§ **Prompt**
Rewrite each of the rows below, substituting "lens" for every occurrence of "camera" and leaving everything else unchanged.

══════════════════════════════

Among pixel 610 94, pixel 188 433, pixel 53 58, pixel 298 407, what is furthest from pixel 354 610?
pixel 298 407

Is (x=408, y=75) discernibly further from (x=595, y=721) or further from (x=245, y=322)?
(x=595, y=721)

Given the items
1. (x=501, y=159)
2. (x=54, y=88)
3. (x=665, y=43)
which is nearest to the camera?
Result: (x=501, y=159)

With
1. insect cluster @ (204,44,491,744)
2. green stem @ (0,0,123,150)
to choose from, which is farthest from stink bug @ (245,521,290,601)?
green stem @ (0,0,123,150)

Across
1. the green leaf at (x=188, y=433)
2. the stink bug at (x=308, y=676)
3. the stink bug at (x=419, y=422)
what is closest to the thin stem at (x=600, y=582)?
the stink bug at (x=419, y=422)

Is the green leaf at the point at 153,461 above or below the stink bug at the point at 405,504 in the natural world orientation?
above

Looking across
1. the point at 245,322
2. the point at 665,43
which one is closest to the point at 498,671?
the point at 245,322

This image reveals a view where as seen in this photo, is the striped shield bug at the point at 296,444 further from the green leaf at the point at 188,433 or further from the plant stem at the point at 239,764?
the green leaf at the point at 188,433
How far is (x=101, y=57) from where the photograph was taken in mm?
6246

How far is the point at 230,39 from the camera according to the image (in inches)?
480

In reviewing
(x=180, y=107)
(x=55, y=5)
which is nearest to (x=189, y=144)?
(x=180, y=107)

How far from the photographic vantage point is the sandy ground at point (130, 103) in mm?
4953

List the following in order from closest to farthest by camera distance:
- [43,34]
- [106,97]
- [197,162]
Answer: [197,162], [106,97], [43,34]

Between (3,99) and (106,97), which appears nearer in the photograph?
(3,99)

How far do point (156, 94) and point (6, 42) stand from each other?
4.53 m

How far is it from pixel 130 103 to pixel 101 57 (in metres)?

══════════════════════════════

§ **Correct output**
Among pixel 610 94, pixel 188 433, pixel 53 58, pixel 298 407, what is furthest from pixel 354 610?
pixel 298 407

Is (x=408, y=75) discernibly further from (x=595, y=721) or further from (x=245, y=322)?
(x=595, y=721)

Given the items
1. (x=501, y=159)
2. (x=54, y=88)
3. (x=665, y=43)
which is nearest to the lens?
Result: (x=501, y=159)

With
1. insect cluster @ (204,44,491,744)
2. green stem @ (0,0,123,150)
to choose from, which is farthest from stink bug @ (245,521,290,601)?
green stem @ (0,0,123,150)

Across
1. the green leaf at (x=188, y=433)
2. the stink bug at (x=308, y=676)
3. the stink bug at (x=419, y=422)
what is closest to the thin stem at (x=600, y=582)?
the stink bug at (x=419, y=422)

Is the green leaf at the point at 153,461 above or below the stink bug at the point at 405,504 in the natural world orientation?
above

Looking across
1. the point at 245,322
2. the point at 665,43
which one is closest to the point at 498,671?
the point at 245,322

This image reveals a view where as seen in this photo, is the striped shield bug at the point at 296,444 further from the green leaf at the point at 188,433 or further from the plant stem at the point at 239,764?
the green leaf at the point at 188,433
How far is (x=101, y=57) from where the photograph was taken in mm?
6246

How far is the point at 230,39 from the lens according to the image (in inches)?
480

In reviewing
(x=180, y=107)
(x=55, y=5)
which is nearest to (x=189, y=144)?
(x=180, y=107)

How far from the photographic vantage point is the sandy ground at point (130, 103) in mm?
4953

List the following in order from closest to farthest by lens distance:
- [43,34]
- [106,97]
- [197,162]
Answer: [197,162], [106,97], [43,34]

Between (3,99) and (106,97), which appears nearer in the photograph?
(3,99)

How far do point (156, 94) and point (6, 42) stand from each other?
4.53 m

How far is it from pixel 130 103 to pixel 101 57 (in metres)?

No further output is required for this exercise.